[PROBLEM REQUIREMENTS]: Print each of the records below, leaving every word as it is.

Short text fragments from websites
■ ■ ■ ■ ■
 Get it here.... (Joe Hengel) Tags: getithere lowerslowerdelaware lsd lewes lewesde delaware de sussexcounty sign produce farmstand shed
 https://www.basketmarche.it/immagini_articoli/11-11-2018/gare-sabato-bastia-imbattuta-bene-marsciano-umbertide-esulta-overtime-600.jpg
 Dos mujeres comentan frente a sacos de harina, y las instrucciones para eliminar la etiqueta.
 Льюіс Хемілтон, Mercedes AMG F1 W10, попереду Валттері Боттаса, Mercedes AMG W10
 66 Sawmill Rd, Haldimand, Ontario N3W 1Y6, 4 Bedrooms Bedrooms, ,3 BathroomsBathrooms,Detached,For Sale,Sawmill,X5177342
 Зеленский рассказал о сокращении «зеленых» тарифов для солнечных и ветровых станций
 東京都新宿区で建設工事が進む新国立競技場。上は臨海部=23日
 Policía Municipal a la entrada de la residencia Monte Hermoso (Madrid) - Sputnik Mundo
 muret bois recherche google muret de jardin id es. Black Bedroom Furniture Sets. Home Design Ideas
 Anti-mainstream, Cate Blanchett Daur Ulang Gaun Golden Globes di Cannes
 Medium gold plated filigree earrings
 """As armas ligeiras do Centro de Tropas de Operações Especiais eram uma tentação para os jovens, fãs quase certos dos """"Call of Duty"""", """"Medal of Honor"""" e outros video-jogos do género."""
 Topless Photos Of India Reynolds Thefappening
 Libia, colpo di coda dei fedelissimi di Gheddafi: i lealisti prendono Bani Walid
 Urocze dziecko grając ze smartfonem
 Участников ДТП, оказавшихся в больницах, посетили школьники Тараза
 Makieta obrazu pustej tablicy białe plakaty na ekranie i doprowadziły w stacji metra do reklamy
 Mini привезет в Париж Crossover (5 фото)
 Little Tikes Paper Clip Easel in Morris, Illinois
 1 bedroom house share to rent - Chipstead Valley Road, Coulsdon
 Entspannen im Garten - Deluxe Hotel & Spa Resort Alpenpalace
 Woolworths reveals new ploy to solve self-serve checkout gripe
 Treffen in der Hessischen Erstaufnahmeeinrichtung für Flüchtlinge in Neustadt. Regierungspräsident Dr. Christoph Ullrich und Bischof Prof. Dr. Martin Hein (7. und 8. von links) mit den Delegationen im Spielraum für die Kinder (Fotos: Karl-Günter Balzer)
■ ■ ■ ■ ■
[TASK OUTPUT]:
 Get it here.... (Joe Hengel) Tags: getithere lowerslowerdelaware lsd lewes lewesde delaware de sussexcounty sign produce farmstand shed
 https://www.basketmarche.it/immagini_articoli/11-11-2018/gare-sabato-bastia-imbattuta-bene-marsciano-umbertide-esulta-overtime-600.jpg
 Dos mujeres comentan frente a sacos de harina, y las instrucciones para eliminar la etiqueta.
 Льюіс Хемілтон, Mercedes AMG F1 W10, попереду Валттері Боттаса, Mercedes AMG W10
 66 Sawmill Rd, Haldimand, Ontario N3W 1Y6, 4 Bedrooms Bedrooms, ,3 BathroomsBathrooms,Detached,For Sale,Sawmill,X5177342
 Зеленский рассказал о сокращении «зеленых» тарифов для солнечных и ветровых станций
 東京都新宿区で建設工事が進む新国立競技場。上は臨海部=23日
 Policía Municipal a la entrada de la residencia Monte Hermoso (Madrid) - Sputnik Mundo
 muret bois recherche google muret de jardin id es. Black Bedroom Furniture Sets. Home Design Ideas
 Anti-mainstream, Cate Blanchett Daur Ulang Gaun Golden Globes di Cannes
 Medium gold plated filigree earrings
 """As armas ligeiras do Centro de Tropas de Operações Especiais eram uma tentação para os jovens, fãs quase certos dos """"Call of Duty"""", """"Medal of Honor"""" e outros video-jogos do género."""
 Topless Photos Of India Reynolds Thefappening
 Libia, colpo di coda dei fedelissimi di Gheddafi: i lealisti prendono Bani Walid
 Urocze dziecko grając ze smartfonem
 Участников ДТП, оказавшихся в больницах, посетили школьники Тараза
 Makieta obrazu pustej tablicy białe plakaty na ekranie i doprowadziły w stacji metra do reklamy
 Mini привезет в Париж Crossover (5 фото)
 Little Tikes Paper Clip Easel in Morris, Illinois
 1 bedroom house share to rent - Chipstead Valley Road, Coulsdon
 Entspannen im Garten - Deluxe Hotel & Spa Resort Alpenpalace
 Woolworths reveals new ploy to solve self-serve checkout gripe
 Treffen in der Hessischen Erstaufnahmeeinrichtung für Flüchtlinge in Neustadt. Regierungspräsident Dr. Christoph Ullrich und Bischof Prof. Dr. Martin Hein (7. und 8. von links) mit den Delegationen im Spielraum für die Kinder (Fotos: Karl-Günter Balzer)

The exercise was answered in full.